----- Teks Bacaan

Sekarang
ini mulai digadang-gadangkan pendidikan karakter. Dulu juga sudah, tapi
mungkin proses dan hasilnya kurang dari apa yang diharapkan, maka
wacana akan pendidikan ini digeliatkan lagi. Mengapa pendidikan
karakter, ada apa dengan karakter anak bangsa Indonesia?
Jika kita memperhatikan manusia Indonesia produk paruh kedua abad terakhir ini, cukup rasanya membuat perasaan kita miris. Fenomena
anomali yang bersifat ironi dan paradoks menjadi tayangan yang dapat
disaksikan dalam keseharian kita. Pendidik yang seharusnya mendidik
malah harus dididik, penegak hukum yang semestinya menegakkan hukum
ternyata harus dihukum, pejabat yang seyogianya melayani masyarakat,
terbalik minta dilayani, dan orang-orang ternama yang hendaknya jadi
panutan malah mempertontonkan laku jelek.
Semua
yang tersebut di atas bersumber dari karakter. Dalam bahasa agama,
akhlak. Karena itu menjadi amat penting dan mendesak untuk dilembagakan
suatu pola pendidikan yang menekankan kebaikan karakter. Orang
lebih dapat eksis dengan karakter yang baik daripada dengan otak cerdas
tapi perilaku tercela. Bahkan menurut penelitian Daniel Goleman,
kecerdasan otak atau IQ hanya menyumbang 20 persen bagi kesuksesan hidup
seseorang, sedang 80 persennya diisi oleh kekuatan-kekuatan lain.
Dalam ungkapan Inggris, habit is second nature,
kebiasaan adalah watak kedua. Artinya, karakter yang terlembaga pada
diri seseorang itu tidak lain adalah tumpukan-tumpukan kebiasaan yang
bermula dari sesuatu yang kecil saja. Sebagaimana tersebut dalam
pepatah, “Sow a thought, reap an action; sow an action, reap a habit; sow a habit, reap a character; sow a character, reap a destiny.”

----------
----- Daftar Data

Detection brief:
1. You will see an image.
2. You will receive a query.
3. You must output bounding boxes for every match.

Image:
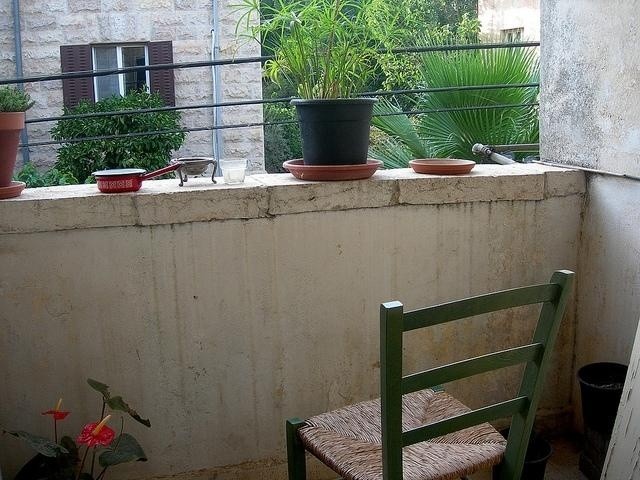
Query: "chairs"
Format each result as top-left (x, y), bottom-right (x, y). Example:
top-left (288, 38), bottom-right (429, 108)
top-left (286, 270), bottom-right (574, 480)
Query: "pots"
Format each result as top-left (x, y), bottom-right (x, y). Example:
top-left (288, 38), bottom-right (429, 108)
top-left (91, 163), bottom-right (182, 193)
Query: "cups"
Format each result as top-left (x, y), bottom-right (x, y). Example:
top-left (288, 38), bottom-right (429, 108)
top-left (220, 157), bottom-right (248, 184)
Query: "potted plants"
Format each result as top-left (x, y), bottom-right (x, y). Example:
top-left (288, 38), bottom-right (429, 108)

----------

• **Tugas yang Dikerjakan**:
1. Kalikan setiap koordinat kotak pada jawaban di seluruh catatan deteksi gambar dengan 2,15, lalu bulatkan ke bilangan bulat terdekat (nilai setengah dibulatkan ke atas). Tulis ulang semua baris catatan itu tanpa gambarnya, dan biarkan angka lain tetap seperti semula.
2. Teruskan tulisan tentang pendidikan karakter mulai setelah kalimat terakhirnya.

• **Hasil per Tugas**:
1.
Detection brief:
1. You will see an image.
2. You will receive a query.
3. You must output bounding boxes for every match.

Image:
Query: "chairs"
Format each result as top-left (x, y), bottom-right (x, y). Example:
top-left (288, 38), bottom-right (429, 108)
top-left (615, 581), bottom-right (1234, 1032)
Query: "pots"
Format each result as top-left (x, y), bottom-right (x, y). Example:
top-left (288, 38), bottom-right (429, 108)
top-left (196, 350), bottom-right (391, 415)
Query: "cups"
Format each result as top-left (x, y), bottom-right (x, y). Example:
top-left (288, 38), bottom-right (429, 108)
top-left (473, 338), bottom-right (533, 396)
Query: "potted plants"
Format each result as top-left (x, y), bottom-right (x, y). Example:
top-left (288, 38), bottom-right (429, 108)

2.
Taburlah gagasan, tuailah perbuatan; taburlah perbuatan, tuailah
kebiasaan; taburlah kebiasaan, tuailah karakter; dan taburlah karakter,
maka tuailah takdir.
Mengutip apa yang dikatakan Aristotelis: “we are what we repeatedly to do. Excellence, then, is not an act, but a habit,”
kita adalah apa yang kita lakukan secara berulang-ulang. Karena itu,
keunggulan bukanlah suatu perbuatan, melainkan suatu kebiasaan. Maka
sebenarnya yang dimaksudkan dalam pendidikan karakter adalah pendidikan
habituatif, yaitu pendidikan untuk membiasakan nilai-nilai kebaikan di
dalam kehidupan anak sejak dini.
Kembali meminjam bahasa agama, bahwa manusia itu pada hakikatnya adalah baik. fitrah manusia itu adalah hanif,
lurus, tidak membangkang pada kebaikan yang sudah dipatenkan Tuhan.
Hanya saja, dalam perjalanan, berbagai hal mempengaruhi hidupnya,
sehingga menjadilah ia sebagai mana ia menjadi. Tetapi perlu diingat,
bahwa karakter bukanlah sesuatu yang bersifat statik, permanen, ia tidak
lain hanyalah jalinan yang tercipta dari suatu kebiasaan, sedang
kebiasaan itu bisa diubah. Meski sulit, tapi tidak ada yang mustahil.
Bagaimana
menerapkan pendidikan karakter di tengah kehidupan yang anomali dan
paradoks ini? Tentu bukan sesuatu yang mudah, namun juga bukan suatu
yang mustahil untuk dilakukan dan nihil dalam menghasilkan tujuan. Masih
besar kemungkinan, dan masih panjang perjalanan untuk terus melakukan
sesuatu yang berarti.
Pendidikan
karakter masuk kelas, itu memang seharusnya. Lebih dari itu, ia juga
harus ditanamkan melalui kegiatan-kegiatan pembiasaan yang
pelaksanaannya baik dilakukan secara spontan, terencana, maupun melalui
keteladanan. Perlu diingat kembali pepatah tersebut di atas, bahwa
sumber perilaku itu adalah pikiran. Dari mana pikiran itu tercipta, bisa
melalui proses abstraksi dari apa yang dilihat, hubungan pergaulan yang dirasa, dan pengetahuan yang didengar dari guru-guru.
Menarik untuk diketengahkan, dalam suatu pendidikan pesantren, pimpinan Pondok Modern Gontor Ponorogo
selalu menekankan ucapan ini pada santri-santrinya, bahwa apa yang kamu
lihat, kamu dengar, dan kamu rasakan di Pondok modern ini adalah
pendidikan. Karena itu semua yang ada di Pondok harus terlibat dan
berupaya menonjolkan sesuatu yang terbaik dari dirinya, agar semuanya
mendapatkan pelajaran.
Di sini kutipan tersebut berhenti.